Bacaan:

####################

Kesetiaan dan Ketekunan Membangun Personal Branding
Jika para pembaca mendengar kata Mother Teresa dari Kalkuta, imaginasi dan di pikiran kita langsung terhubung dengan orang miskin, daerah kumuh tak layak huni atau mereka yang dalam keadaan hampir mati dan dipersiapkan sebagai seorang manusia layaknya oleh Ibu Teresa.
Ya Ibu Teresa begitu terkenal mendunia, karena karyanya melayani mereka yang termiskin dan terlantar. Apakah dia punya minat atau rencana membangun” Personal Branding “ bagi diri untuk terkenal ? saya rasa tidak!
Dia seorang biarawati yang dulunya menjadi Guru sejarah dan Kepala Sekolah, di biara St Loreto. Namun suatu hari dalam perjalanan naik kereta Api, dari Darjeling ( kota pegunungan ) menuju Kalkuta, dia merasakan suara Tuhan :” Aku haus “ yang begitu kuat, dalam hatinya, terpanggil untuk melayani orang miskin.

####################

Kumpulan Materi:
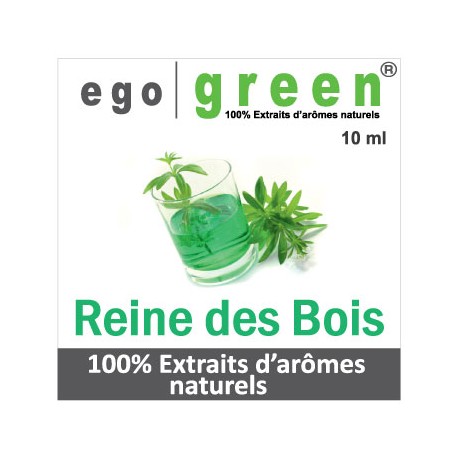 Eliquide Goût REINE DES BOIS, Ego green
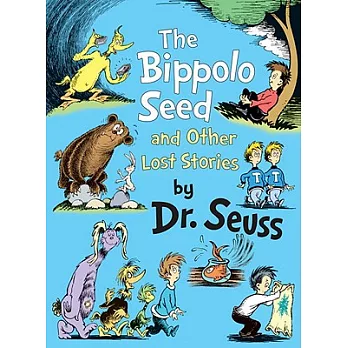 The bippolo seed and other lost stories /
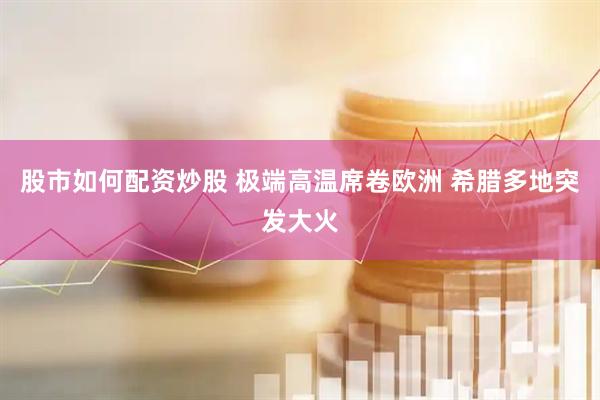 股市如何配资炒股 极端高温席卷欧洲 希腊多地突发大火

####################

Soal Latihan: Lanjutkan bacaan tentang Ibu Teresa dan personal branding, dimulai tepat setelah kalimat terakhirnya. Materi ini tidak berhubungan dengan isi bacaan.

Hasil Latihan:
Yah di India khususnya daerah Kalkuta banyak orang terlantar dan hidup seolah tak seperti manusia lagi, karena kemiskinan yang mereka alami. Ibu Teresa tersentak hatinya untuk berbuat sesuatu. Suara panggilan itu makin kuat. Tak mudah seorang biarawati yang sudah ber Kaul Kekal untuk meninggalkan biara.
Pergulatan dan Perjuangan yang panjang dialaminya dari komunitasnya, dia jujur mengungkapkan perasaan hatinya yang tidak tenang kepada pimpinan, dan pembimbing rohaninya, dan akhirnya dia diijinkan untuk keluar dari biara St Loreto dan memulai karyanya.
Tidak mudah, banyak orang mencibir dan menentang, namun dia setia pada suara dan Roh Tuhan yang membimbingnya. Dia ingin mengabdikan diri kepada mereka yang paling miskin terlantar dan hamper mati. Dengan seiin dan pengawasan Uskup dia memulai karyanya di Calkuta. Dia bukan orang asli India.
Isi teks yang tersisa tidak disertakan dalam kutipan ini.